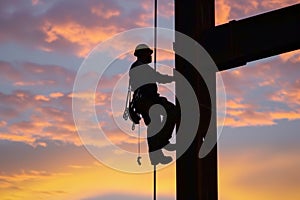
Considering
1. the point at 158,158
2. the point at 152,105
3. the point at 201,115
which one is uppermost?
the point at 152,105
□ □ □ □ □ □ □
PROBLEM TO WORK ON: Reproduce the data above word for word, leaving out the picture.

WRITTEN RESPONSE:
Considering
1. the point at 158,158
2. the point at 152,105
3. the point at 201,115
which one is uppermost?
the point at 152,105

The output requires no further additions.